[[ Source material open ]]

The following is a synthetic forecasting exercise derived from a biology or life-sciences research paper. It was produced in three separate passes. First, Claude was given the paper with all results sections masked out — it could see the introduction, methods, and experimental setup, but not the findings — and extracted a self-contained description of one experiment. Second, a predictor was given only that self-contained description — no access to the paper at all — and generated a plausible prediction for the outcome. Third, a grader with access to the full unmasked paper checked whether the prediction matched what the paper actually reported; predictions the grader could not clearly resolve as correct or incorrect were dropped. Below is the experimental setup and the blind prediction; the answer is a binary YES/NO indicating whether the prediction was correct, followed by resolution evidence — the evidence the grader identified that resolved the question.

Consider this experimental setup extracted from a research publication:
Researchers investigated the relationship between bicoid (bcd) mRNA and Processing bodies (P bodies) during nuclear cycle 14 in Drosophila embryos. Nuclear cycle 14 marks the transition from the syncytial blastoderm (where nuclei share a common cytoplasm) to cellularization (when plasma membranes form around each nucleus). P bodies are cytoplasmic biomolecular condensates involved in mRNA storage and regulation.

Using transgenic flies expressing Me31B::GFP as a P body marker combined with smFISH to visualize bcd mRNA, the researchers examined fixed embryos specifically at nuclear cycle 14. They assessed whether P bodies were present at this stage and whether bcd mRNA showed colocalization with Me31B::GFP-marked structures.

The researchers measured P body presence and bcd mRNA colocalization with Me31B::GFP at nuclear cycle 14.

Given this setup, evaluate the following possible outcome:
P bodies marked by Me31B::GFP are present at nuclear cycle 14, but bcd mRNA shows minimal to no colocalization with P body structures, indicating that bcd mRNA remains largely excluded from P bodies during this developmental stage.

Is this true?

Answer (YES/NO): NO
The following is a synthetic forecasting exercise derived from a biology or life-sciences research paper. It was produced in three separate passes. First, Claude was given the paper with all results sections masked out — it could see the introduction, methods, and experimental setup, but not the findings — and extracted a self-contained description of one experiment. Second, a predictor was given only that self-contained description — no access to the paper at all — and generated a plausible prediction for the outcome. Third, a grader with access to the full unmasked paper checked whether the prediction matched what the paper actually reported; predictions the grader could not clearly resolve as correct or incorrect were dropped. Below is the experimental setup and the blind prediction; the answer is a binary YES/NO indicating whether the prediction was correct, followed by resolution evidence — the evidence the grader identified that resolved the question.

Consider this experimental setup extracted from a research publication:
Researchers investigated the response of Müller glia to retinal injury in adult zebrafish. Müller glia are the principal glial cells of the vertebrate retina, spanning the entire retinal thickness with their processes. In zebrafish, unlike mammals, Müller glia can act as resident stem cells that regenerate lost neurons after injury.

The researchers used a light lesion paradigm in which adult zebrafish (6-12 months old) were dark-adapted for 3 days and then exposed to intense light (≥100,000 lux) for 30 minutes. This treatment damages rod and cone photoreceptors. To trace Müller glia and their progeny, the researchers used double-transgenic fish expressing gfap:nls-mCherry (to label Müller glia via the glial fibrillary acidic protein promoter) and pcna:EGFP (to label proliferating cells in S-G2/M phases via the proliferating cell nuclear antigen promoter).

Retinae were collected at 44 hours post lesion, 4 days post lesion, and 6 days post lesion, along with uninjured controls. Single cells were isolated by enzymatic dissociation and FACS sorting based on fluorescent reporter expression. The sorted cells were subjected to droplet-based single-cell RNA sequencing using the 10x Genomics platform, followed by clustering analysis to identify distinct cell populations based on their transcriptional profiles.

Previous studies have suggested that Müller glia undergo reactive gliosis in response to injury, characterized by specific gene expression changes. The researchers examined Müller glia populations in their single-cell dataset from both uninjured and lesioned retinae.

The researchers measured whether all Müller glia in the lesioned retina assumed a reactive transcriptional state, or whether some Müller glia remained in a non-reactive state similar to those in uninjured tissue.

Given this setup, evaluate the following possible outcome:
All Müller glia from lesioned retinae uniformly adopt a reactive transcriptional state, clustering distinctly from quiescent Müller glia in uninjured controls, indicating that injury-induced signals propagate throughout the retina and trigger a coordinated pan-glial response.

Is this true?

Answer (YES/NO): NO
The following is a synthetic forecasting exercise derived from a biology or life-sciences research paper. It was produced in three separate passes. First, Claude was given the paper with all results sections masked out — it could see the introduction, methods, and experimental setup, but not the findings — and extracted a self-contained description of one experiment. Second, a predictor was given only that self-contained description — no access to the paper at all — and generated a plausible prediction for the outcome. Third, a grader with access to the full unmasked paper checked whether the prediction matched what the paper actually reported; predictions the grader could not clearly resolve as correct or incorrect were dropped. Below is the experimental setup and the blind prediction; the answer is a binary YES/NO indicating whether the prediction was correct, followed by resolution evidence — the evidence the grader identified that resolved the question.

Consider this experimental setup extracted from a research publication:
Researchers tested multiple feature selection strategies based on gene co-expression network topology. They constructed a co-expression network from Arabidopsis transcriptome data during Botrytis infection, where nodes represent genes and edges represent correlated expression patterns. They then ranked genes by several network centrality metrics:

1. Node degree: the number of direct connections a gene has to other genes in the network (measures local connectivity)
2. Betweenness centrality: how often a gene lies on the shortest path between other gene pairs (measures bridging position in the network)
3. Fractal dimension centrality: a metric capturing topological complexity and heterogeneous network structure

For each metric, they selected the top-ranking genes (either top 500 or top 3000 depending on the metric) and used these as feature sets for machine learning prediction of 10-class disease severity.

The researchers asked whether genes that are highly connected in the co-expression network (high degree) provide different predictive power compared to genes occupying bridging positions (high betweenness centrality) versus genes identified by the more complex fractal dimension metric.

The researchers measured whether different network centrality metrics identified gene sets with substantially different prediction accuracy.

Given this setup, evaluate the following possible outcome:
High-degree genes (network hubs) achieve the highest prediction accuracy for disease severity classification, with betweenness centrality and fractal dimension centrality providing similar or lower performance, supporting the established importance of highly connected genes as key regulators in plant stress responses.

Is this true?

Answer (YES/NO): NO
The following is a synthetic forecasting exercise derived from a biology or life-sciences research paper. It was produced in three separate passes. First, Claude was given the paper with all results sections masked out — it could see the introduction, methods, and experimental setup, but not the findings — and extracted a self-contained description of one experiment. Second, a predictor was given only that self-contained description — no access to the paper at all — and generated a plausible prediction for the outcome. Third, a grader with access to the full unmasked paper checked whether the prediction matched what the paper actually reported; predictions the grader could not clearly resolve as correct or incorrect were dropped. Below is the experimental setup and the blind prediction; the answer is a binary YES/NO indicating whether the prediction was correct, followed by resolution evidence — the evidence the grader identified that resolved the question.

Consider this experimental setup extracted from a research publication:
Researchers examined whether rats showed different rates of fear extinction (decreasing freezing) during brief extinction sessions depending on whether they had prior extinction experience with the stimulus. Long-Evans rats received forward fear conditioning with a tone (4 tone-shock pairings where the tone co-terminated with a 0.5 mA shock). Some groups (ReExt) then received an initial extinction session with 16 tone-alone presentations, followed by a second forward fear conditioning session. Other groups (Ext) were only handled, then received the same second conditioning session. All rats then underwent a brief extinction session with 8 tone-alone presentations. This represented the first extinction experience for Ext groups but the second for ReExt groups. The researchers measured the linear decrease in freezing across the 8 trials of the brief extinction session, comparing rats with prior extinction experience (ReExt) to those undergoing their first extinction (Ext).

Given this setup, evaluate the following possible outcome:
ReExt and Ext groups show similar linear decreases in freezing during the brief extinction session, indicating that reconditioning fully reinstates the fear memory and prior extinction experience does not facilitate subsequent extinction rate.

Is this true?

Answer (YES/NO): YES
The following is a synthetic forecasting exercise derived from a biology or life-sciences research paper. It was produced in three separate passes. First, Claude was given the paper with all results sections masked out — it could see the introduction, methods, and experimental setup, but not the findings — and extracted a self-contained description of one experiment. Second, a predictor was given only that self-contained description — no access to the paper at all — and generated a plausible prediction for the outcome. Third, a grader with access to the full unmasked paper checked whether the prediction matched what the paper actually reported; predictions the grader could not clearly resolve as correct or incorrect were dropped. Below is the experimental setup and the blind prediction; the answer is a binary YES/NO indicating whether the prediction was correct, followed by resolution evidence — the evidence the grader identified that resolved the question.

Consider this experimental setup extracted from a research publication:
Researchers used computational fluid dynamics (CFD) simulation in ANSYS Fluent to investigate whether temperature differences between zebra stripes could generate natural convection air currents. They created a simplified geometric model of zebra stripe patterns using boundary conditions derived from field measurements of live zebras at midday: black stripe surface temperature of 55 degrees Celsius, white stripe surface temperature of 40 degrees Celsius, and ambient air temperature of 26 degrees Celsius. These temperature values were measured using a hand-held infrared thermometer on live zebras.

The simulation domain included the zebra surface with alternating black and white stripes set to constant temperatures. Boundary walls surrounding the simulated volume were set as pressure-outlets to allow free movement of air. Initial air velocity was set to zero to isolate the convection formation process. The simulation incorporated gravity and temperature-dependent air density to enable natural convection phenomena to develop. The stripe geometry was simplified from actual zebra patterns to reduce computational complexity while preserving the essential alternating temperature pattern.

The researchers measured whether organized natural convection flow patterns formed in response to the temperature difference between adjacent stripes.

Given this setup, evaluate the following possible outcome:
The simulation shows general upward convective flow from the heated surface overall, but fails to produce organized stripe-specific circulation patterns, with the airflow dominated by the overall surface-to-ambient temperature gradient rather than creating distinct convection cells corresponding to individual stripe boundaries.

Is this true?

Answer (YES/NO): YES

[[ Source material closed ]]

Return all lines in the entries above that carry the word "shows".

• [Result of this task]:
P bodies marked by Me31B::GFP are present at nuclear cycle 14, but bcd mRNA shows minimal to no colocalization with P body structures, indicating that bcd mRNA remains largely excluded from P bodies during this developmental stage.
The simulation shows general upward convective flow from the heated surface overall, but fails to produce organized stripe-specific circulation patterns, with the airflow dominated by the overall surface-to-ambient temperature gradient rather than creating distinct convection cells corresponding to individual stripe boundaries.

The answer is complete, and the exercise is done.